» **Text segment**:

HF_load_dataset {fastai} | R Documentation |
Load_dataset
Description
Load a dataset
Usage
HF_load_dataset(
path,
name = NULL,
data_dir = NULL,
data_files = NULL,
split = NULL,
cache_dir = NULL,
features = NULL,
download_config = NULL,
download_mode = NULL,
ignore_verifications = FALSE,
save_infos = FALSE,
script_version = NULL,
...
)
Arguments
path |
path |
name |
name |
data_dir |
dataset dir |
data_files |
dataset files |
split |
split |
cache_dir |
cache directory |
features |
features |
download_config |
download configuration |
download_mode |
download mode |
ignore_verifications |
ignore verifications or not |
save_infos |
save information or not |
script_version |
script version |
... |
additional arguments |
Details
This method does the following under the hood: 1. Download and import in the library the dataset loading script from “path“ if it's not already cached inside the library. Processing scripts are small python scripts that define the citation, info and format of the dataset, contain the URL to the original data files and the code to load examples from the original data files. You can find some of the scripts here: https://github.com/huggingface/datasets/datasets and easily upload yours to share them using the CLI “datasets-cli“. 2. Run the dataset loading script which will: * Download the dataset file from the original URL (see the script) if it's not already downloaded and cached. * Process and cache the dataset in typed Arrow tables for caching. Arrow table are arbitrarily long, typed tables which can store nested objects and be mapped to numpy/pandas/python standard types. They can be directly access from drive, loaded in RAM or even streamed over the web. 3. Return a dataset build from the requested splits in “split“ (default: all).
Value
data frame

» **Task requirements**:
In the HF_load_dataset documentation, which splits go into the returned dataset when none are requested?

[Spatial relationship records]
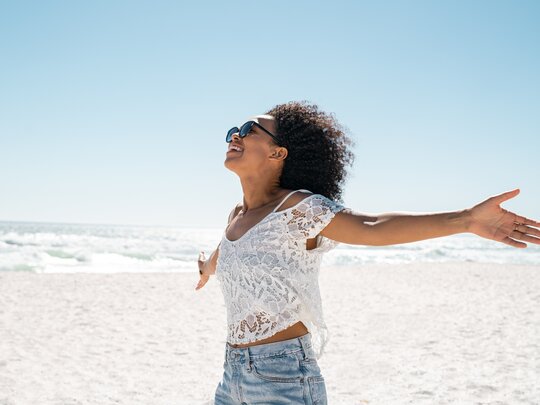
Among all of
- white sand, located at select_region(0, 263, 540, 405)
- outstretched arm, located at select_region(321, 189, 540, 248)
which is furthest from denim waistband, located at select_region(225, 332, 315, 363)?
white sand, located at select_region(0, 263, 540, 405)

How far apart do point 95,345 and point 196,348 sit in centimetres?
140

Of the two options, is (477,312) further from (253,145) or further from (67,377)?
(253,145)

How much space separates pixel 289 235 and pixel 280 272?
131mm

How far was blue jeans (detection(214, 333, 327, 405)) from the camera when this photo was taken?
1.78 metres

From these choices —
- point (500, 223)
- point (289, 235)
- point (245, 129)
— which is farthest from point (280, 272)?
point (500, 223)

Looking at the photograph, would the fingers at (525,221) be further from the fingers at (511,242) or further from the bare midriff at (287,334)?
the bare midriff at (287,334)

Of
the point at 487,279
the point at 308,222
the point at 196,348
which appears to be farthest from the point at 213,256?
the point at 487,279

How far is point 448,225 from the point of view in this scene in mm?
1581

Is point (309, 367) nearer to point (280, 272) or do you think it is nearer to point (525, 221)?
point (280, 272)

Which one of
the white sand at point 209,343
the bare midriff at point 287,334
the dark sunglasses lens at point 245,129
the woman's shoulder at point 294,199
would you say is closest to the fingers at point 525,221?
the woman's shoulder at point 294,199

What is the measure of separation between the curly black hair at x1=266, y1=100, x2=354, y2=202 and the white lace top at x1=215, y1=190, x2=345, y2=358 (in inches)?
8.6

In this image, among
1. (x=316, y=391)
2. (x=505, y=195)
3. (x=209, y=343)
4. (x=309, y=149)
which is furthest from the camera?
(x=209, y=343)

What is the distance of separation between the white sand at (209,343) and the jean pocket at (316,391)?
3.69 metres

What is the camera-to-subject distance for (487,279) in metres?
17.0
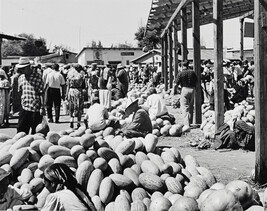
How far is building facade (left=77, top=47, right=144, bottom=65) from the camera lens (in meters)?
61.5

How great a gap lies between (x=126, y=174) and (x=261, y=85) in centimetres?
244

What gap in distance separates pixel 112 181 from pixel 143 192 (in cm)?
42

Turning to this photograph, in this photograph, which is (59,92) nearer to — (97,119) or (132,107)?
(132,107)

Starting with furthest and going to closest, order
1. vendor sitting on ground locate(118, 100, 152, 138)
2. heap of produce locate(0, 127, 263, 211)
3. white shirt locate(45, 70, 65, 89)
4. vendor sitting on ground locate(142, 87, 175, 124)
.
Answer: white shirt locate(45, 70, 65, 89) → vendor sitting on ground locate(142, 87, 175, 124) → vendor sitting on ground locate(118, 100, 152, 138) → heap of produce locate(0, 127, 263, 211)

» **Response to this task**:
All of them.